→ Task to carry out
Rewrite the listing below with "relative positions" changed to "relative placement" and everything else left as it is.

→ Items

((

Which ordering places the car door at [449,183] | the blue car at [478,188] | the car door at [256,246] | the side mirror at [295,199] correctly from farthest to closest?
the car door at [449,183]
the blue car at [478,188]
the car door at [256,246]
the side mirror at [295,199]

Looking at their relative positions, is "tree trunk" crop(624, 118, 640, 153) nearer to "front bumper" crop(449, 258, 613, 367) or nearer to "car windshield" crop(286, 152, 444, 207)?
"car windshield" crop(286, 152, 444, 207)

))

→ Task answer
Which ordering places the car door at [449,183] | the blue car at [478,188] | the car door at [256,246] | the side mirror at [295,199] correctly from farthest to closest?
the car door at [449,183]
the blue car at [478,188]
the car door at [256,246]
the side mirror at [295,199]

Looking at their relative placement, is "tree trunk" crop(624, 118, 640, 153) nearer to "front bumper" crop(449, 258, 613, 367) or nearer to "car windshield" crop(286, 152, 444, 207)?
"car windshield" crop(286, 152, 444, 207)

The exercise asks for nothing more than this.